━━ RECORDS FOR THE TASK ━━

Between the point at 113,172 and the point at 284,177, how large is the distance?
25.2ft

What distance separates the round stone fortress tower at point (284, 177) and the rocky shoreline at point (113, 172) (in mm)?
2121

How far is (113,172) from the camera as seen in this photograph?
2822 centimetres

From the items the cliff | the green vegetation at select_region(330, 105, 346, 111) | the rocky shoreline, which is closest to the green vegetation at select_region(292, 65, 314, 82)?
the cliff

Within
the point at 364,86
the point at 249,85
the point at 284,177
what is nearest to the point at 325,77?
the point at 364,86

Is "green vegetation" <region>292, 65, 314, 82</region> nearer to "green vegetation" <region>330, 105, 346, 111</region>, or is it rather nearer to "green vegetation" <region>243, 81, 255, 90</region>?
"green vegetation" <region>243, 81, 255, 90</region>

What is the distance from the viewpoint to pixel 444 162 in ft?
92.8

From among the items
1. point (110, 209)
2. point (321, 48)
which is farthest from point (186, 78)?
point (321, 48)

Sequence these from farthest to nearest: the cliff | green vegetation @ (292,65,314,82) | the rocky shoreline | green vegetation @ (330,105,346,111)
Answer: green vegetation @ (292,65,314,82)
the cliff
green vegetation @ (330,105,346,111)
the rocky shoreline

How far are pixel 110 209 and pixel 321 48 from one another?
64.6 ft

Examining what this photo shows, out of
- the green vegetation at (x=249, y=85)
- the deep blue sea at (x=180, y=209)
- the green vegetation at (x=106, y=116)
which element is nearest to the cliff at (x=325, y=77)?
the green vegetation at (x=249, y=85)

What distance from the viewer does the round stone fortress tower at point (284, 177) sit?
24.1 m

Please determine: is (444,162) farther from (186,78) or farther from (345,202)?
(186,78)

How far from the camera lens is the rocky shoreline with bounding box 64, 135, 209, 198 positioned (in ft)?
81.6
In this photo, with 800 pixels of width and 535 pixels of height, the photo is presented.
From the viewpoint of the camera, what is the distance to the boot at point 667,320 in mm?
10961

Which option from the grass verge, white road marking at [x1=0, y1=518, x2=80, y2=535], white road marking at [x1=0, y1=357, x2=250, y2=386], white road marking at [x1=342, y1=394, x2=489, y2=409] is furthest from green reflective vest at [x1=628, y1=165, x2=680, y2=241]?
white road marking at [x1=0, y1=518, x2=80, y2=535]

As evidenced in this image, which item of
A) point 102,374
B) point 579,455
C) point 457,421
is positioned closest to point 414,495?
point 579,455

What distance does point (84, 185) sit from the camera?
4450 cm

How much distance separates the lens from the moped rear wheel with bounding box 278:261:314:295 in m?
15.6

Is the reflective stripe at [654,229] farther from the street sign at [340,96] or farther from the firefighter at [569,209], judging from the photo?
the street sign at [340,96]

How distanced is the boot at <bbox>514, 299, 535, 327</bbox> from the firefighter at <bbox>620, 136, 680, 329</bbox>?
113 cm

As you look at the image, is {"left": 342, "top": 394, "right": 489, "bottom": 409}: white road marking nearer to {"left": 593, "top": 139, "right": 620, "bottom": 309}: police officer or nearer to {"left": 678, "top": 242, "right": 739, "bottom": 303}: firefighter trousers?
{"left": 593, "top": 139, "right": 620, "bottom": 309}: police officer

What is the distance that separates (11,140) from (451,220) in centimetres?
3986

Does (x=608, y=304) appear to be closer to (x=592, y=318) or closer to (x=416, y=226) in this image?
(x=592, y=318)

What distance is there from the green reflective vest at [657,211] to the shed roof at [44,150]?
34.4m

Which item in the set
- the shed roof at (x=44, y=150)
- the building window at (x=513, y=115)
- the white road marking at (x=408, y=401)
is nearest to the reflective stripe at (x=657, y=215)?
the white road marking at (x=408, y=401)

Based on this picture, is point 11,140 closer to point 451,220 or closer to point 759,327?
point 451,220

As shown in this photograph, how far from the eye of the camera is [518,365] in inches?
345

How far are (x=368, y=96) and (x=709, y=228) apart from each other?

━━━

WHAT TO PRODUCE
Set out the complete listing exactly as shown.

SOLUTION TO THIS PROBLEM
Between the point at 113,172 and the point at 284,177, how large is the distance?
25.2ft

What distance separates the round stone fortress tower at point (284, 177) and the rocky shoreline at point (113, 172) (in mm)?
2121

How far is (113,172) from the camera as seen in this photograph?
2822 centimetres

From the items the cliff | the green vegetation at select_region(330, 105, 346, 111) | the rocky shoreline, which is closest to the green vegetation at select_region(292, 65, 314, 82)?
the cliff

Within
the point at 364,86
the point at 249,85
the point at 284,177
what is nearest to the point at 325,77?
the point at 364,86

Is "green vegetation" <region>292, 65, 314, 82</region> nearer to "green vegetation" <region>330, 105, 346, 111</region>, or is it rather nearer to "green vegetation" <region>243, 81, 255, 90</region>?
"green vegetation" <region>243, 81, 255, 90</region>

What is the distance from the viewpoint to pixel 444 162 in ft?
92.8

From among the items
1. point (110, 209)
2. point (321, 48)
which is farthest from point (186, 78)?
point (321, 48)

Sequence these from farthest to nearest: the cliff | green vegetation @ (292,65,314,82) | the rocky shoreline | green vegetation @ (330,105,346,111)
Answer: green vegetation @ (292,65,314,82)
the cliff
green vegetation @ (330,105,346,111)
the rocky shoreline

How far are pixel 110 209 and pixel 321 48 from one another?
64.6 ft

Examining what this photo shows, out of
- the green vegetation at (x=249, y=85)
- the deep blue sea at (x=180, y=209)
- the green vegetation at (x=106, y=116)
which element is nearest to the cliff at (x=325, y=77)?
the green vegetation at (x=249, y=85)

What distance from the viewer does the round stone fortress tower at point (284, 177) sit?
24.1 m

Please determine: is (444,162) farther from (186,78) or farther from (345,202)?
(186,78)

How far from the camera lens is the rocky shoreline with bounding box 64, 135, 209, 198 positioned (in ft)?
81.6
In this photo, with 800 pixels of width and 535 pixels of height, the photo is presented.
From the viewpoint of the camera, what is the distance to the boot at point 667,320 in mm?
10961

Which option from the grass verge, white road marking at [x1=0, y1=518, x2=80, y2=535], white road marking at [x1=0, y1=357, x2=250, y2=386], white road marking at [x1=342, y1=394, x2=489, y2=409] is furthest from green reflective vest at [x1=628, y1=165, x2=680, y2=241]?
white road marking at [x1=0, y1=518, x2=80, y2=535]

As evidenced in this image, which item of
A) point 102,374
B) point 579,455
C) point 457,421
is positioned closest to point 414,495?
point 579,455

What distance does point (84, 185) sit from the camera?
4450 cm

How much distance separates the lens from the moped rear wheel with bounding box 278:261:314:295 in m?
15.6

Is the reflective stripe at [654,229] farther from the street sign at [340,96] or farther from the firefighter at [569,209], judging from the photo?
the street sign at [340,96]

How distanced is the boot at <bbox>514, 299, 535, 327</bbox> from the firefighter at <bbox>620, 136, 680, 329</bbox>?
113 cm

As you look at the image, is {"left": 342, "top": 394, "right": 489, "bottom": 409}: white road marking nearer to {"left": 593, "top": 139, "right": 620, "bottom": 309}: police officer or nearer to {"left": 678, "top": 242, "right": 739, "bottom": 303}: firefighter trousers?
{"left": 593, "top": 139, "right": 620, "bottom": 309}: police officer

What is the distance that separates (11,140) from (451,220) in centimetres?
3986

Does (x=608, y=304) appear to be closer to (x=592, y=318) or closer to (x=416, y=226) in this image?
(x=592, y=318)

What distance is there from the green reflective vest at [657,211] to the shed roof at [44,150]?
34.4m

Which item in the set
- the shed roof at (x=44, y=150)
- the building window at (x=513, y=115)
- the white road marking at (x=408, y=401)
is nearest to the reflective stripe at (x=657, y=215)?
the white road marking at (x=408, y=401)

Based on this picture, is point 11,140 closer to point 451,220 or closer to point 759,327?
point 451,220

As shown in this photograph, how far from the eye of the camera is [518,365] in inches?
345

How far are (x=368, y=96) and (x=709, y=228) apart from each other?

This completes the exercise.